# PAGE
Specific types of conflict-handling mechanisms include coercion, avoidance, arbitration, adjudication, negotiation, mediation and reconciliation. The most adversarial approach and least joint participatory approach is coercion, and the least adversarial and most mutual participatory approach is reconciliation.[76]

‘Coercion’ includes both the violent and nonviolent methods of force. The United Nations Charter Chapter VII resolutions includes both nonviolent (for example economic sanctions) and violent (that is military) forms of coercion. ‘Avoidance’, like force, is a short-term solution. Avoidance would include territorial separation, such as partition of states, and relies on the saying “good fences make good neighbours”.[77] ‘Adjudication’ of conflict involves a third party who pronounces a judgement on a grievance. This third party is most often connected with the state.

In ‘arbitration’, an arbiter such as a judge or lawyer settles the dispute. The arbiter may be selected by the disputing parties. Examples of arbitration include industrial arbitration such as employer-trade unions, employer-employee, divorce disputes and minor matters in local courts[78]. The distinction between arbitration and adjudication is arbitration is generally a more informal and less expensive process, which tends to leave parties with more amicable results. An early form of international arbitration was developed following the Hague Peace Conference of 1899.

In this context ‘negotiation’ implies the parties making an agreement, in the absence of a third party, although one party may still have slightly more power than the other. In other contexts negotiation may imply an agreement by parties in a non-judicial or non-arbitral setting.[79]

In ‘mediation’ and ‘facilitation’ a third party helps an agreement to be concluded. The rapid development of mediation and alternate dispute resolution is evident in the United States given from 1971 to 1986 there was an increase in the number of dispute resolution centres from three to 350 according to the American Bar Association (ABA) Special Committee.[80]

[ Figure 1. Conflict handing mechanisms – Not shown here. The spectrum of power-based, rights, principle and needs based resolution methodologies].

# RECORDS SHOWN

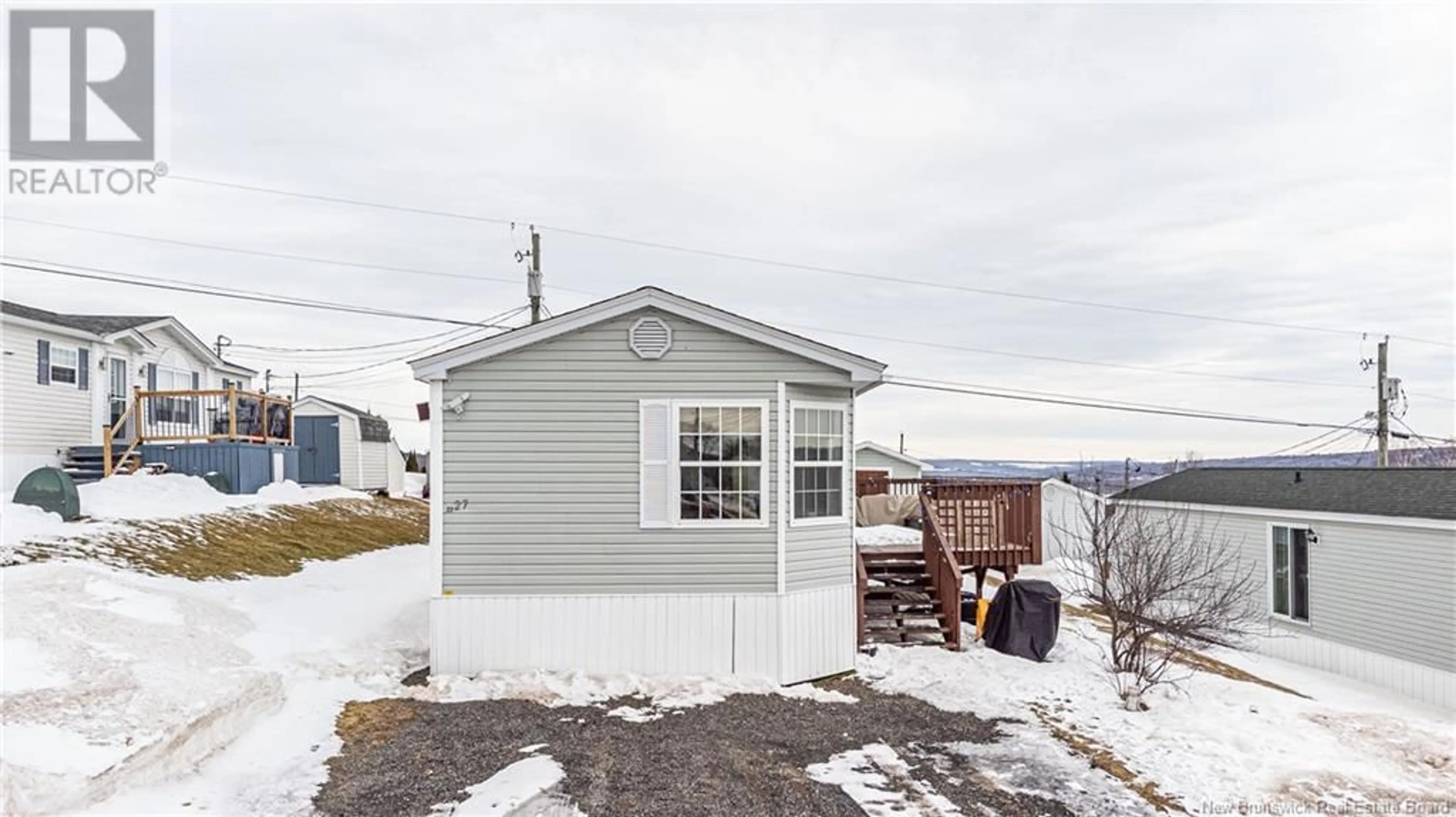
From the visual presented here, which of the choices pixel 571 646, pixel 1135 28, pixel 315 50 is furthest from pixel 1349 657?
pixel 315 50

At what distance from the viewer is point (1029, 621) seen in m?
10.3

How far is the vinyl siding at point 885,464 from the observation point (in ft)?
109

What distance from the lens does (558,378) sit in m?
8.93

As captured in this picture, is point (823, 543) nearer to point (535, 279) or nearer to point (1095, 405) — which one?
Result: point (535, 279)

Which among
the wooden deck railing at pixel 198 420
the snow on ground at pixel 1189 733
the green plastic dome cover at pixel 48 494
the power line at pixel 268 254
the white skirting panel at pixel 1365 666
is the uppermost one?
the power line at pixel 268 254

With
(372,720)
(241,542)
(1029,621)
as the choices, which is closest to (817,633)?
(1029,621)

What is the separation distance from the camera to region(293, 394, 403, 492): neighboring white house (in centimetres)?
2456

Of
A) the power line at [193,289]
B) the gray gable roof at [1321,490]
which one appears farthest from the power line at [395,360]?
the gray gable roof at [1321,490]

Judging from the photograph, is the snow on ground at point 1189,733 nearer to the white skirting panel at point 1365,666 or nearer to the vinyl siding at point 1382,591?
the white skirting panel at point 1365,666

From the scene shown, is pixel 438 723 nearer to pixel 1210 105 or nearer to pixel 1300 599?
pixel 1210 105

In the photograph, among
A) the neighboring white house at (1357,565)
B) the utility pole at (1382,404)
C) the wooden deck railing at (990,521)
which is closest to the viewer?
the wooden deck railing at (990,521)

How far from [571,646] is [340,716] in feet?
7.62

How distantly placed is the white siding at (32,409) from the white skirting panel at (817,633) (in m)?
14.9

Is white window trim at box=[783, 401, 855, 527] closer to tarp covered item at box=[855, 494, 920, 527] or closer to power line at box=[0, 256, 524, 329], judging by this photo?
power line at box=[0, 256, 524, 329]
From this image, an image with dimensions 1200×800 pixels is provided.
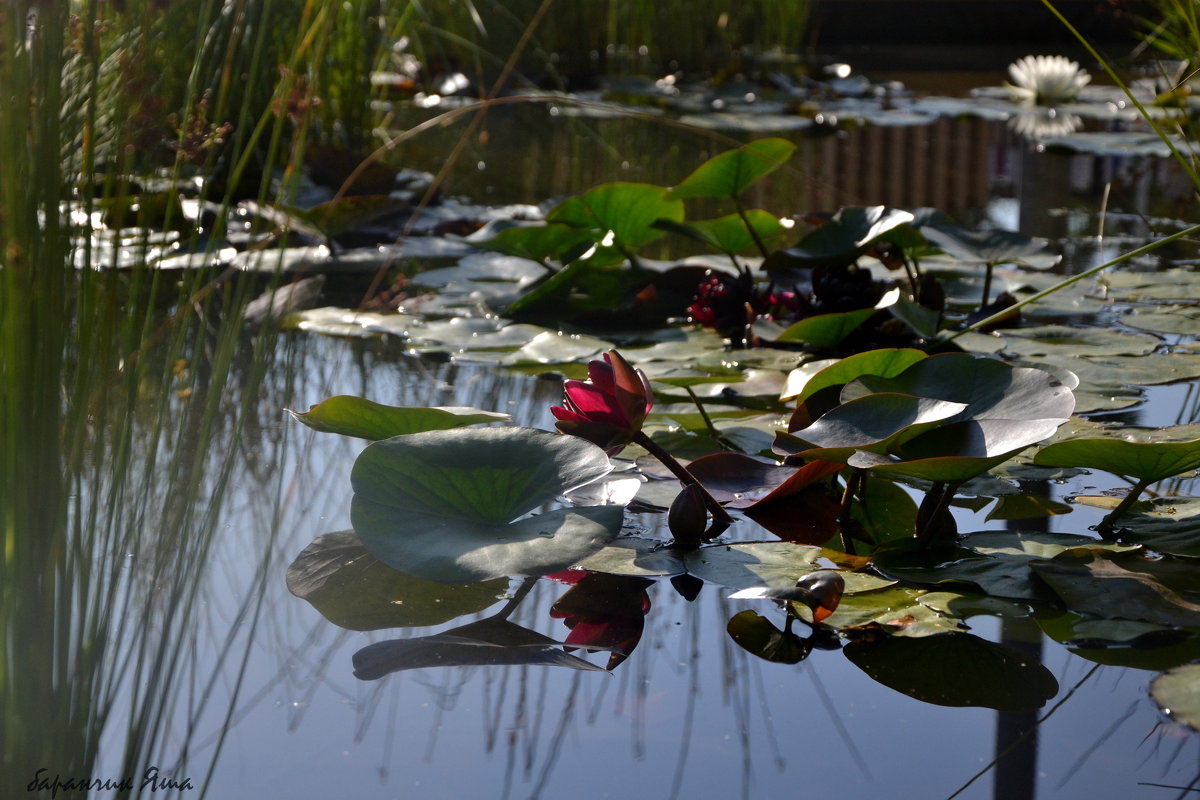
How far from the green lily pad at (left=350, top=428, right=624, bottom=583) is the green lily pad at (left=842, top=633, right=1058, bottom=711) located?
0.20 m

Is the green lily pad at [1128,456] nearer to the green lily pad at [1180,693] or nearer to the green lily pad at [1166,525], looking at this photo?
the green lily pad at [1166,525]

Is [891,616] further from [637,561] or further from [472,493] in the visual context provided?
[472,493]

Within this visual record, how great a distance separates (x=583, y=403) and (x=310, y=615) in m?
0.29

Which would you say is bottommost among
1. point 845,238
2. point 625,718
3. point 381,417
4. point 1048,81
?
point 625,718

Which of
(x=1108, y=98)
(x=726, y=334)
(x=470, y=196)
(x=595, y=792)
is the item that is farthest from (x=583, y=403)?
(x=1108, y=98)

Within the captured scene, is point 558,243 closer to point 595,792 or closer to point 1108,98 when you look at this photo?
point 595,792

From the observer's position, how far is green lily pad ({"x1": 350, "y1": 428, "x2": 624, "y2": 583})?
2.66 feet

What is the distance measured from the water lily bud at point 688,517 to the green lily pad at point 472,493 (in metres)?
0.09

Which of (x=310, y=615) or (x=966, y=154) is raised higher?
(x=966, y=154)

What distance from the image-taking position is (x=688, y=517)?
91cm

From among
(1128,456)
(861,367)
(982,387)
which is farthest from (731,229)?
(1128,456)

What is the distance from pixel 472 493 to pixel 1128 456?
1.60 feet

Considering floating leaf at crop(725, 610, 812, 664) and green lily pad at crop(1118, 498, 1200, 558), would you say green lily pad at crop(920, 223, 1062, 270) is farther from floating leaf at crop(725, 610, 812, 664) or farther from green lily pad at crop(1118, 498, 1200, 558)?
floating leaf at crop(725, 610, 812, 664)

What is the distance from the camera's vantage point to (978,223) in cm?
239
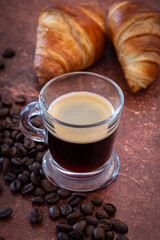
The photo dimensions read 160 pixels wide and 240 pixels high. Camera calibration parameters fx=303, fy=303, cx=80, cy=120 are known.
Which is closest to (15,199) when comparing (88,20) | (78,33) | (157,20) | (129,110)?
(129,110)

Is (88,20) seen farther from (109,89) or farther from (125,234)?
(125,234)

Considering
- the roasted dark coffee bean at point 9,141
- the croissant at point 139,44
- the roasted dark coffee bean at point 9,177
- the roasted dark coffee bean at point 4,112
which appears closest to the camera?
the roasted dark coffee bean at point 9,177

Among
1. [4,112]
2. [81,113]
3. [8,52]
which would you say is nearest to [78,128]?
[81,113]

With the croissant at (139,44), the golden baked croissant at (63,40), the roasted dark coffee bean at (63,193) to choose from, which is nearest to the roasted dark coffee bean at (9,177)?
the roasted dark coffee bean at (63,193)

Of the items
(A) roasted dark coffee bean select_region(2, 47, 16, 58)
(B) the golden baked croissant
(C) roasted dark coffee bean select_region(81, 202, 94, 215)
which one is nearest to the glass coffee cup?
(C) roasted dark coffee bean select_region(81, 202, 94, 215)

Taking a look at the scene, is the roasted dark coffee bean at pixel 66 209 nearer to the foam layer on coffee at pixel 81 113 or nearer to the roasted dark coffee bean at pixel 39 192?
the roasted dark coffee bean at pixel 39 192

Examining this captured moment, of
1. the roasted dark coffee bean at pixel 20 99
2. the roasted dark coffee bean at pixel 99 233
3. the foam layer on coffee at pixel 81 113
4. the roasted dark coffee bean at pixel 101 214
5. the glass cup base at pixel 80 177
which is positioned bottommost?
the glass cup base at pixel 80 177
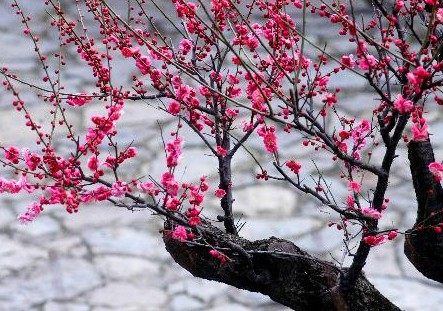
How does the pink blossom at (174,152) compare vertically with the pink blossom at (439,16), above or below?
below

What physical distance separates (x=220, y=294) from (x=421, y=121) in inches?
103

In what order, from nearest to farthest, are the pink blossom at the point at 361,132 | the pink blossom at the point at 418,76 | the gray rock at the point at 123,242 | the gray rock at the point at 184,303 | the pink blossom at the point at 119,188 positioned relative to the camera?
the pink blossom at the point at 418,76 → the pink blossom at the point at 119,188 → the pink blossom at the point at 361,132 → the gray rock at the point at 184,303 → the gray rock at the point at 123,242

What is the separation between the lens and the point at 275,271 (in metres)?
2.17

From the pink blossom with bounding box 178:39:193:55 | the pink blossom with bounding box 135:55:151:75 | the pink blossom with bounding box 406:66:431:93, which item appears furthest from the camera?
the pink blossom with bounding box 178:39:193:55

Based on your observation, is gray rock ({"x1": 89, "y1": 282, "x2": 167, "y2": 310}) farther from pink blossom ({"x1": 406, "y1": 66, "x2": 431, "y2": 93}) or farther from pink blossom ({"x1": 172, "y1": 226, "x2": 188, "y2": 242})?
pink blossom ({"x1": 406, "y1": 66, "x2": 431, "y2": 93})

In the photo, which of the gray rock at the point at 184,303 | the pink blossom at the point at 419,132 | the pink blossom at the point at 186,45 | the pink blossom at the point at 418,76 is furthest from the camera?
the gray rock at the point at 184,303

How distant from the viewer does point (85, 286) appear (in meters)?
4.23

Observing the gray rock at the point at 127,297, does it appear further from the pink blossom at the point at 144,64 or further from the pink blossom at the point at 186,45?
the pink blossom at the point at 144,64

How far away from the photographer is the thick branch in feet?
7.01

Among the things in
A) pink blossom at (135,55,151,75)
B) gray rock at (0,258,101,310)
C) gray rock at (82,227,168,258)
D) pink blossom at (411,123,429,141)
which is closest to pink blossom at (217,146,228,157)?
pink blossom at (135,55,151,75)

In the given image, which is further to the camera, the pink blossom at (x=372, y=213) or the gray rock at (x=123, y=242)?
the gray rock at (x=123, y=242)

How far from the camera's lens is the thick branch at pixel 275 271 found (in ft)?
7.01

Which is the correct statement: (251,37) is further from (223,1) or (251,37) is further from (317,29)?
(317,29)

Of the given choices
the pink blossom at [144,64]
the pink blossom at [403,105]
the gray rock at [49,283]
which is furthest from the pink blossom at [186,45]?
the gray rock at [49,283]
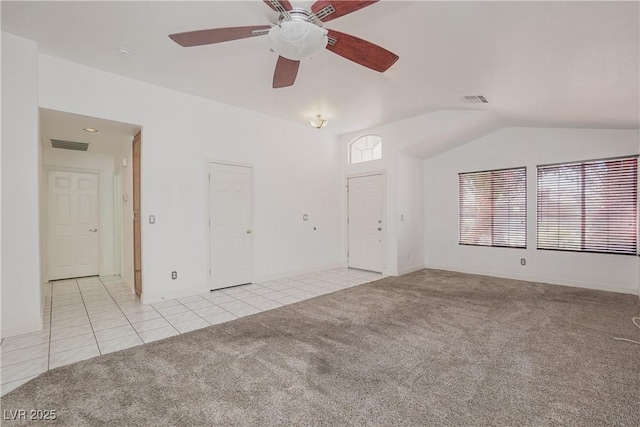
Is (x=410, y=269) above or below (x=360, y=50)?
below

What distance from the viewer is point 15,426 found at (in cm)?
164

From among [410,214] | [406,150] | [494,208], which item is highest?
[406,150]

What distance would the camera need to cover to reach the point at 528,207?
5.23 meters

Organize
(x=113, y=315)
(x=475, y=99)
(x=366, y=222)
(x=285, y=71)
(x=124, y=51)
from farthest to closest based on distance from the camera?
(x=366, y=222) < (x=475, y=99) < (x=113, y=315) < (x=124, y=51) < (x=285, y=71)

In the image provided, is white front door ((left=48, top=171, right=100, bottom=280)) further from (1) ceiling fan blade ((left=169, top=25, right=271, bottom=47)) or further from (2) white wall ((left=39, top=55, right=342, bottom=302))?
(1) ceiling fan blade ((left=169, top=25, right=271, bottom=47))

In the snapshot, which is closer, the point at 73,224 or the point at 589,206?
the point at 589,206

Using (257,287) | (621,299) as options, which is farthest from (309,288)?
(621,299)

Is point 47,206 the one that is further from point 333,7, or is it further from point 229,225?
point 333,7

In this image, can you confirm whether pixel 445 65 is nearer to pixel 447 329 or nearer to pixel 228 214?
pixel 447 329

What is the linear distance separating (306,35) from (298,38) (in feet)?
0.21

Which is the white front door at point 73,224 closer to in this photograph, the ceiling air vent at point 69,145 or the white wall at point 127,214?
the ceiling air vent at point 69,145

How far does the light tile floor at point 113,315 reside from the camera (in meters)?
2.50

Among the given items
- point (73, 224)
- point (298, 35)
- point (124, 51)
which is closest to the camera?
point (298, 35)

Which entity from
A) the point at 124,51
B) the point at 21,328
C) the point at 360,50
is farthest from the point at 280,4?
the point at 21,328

# WRITTEN PROBLEM 1
Reproduce the passage on conflict-handling mechanisms from "In ‘arbitration’, an" to "Conference of 1899.".
# WRITTEN PROBLEM 2
List every line of the records that contains the word "floating", treating case as significant.

# RESPONSE 1
In ‘arbitration’, an arbiter such as a judge or lawyer settles the dispute. The arbiter may be selected by the disputing parties. Examples of arbitration include industrial arbitration such as employer-trade unions, employer-employee, divorce disputes and minor matters in local courts[78]. The distinction between arbitration and adjudication is arbitration is generally a more informal and less expensive process, which tends to leave parties with more amicable results. An early form of international arbitration was developed following the Hague Peace Conference of 1899.

# RESPONSE 2
Considering floating leaf at crop(725, 610, 812, 664) and green lily pad at crop(1118, 498, 1200, 558), would you say green lily pad at crop(920, 223, 1062, 270) is farther from floating leaf at crop(725, 610, 812, 664) or farther from green lily pad at crop(1118, 498, 1200, 558)?
floating leaf at crop(725, 610, 812, 664)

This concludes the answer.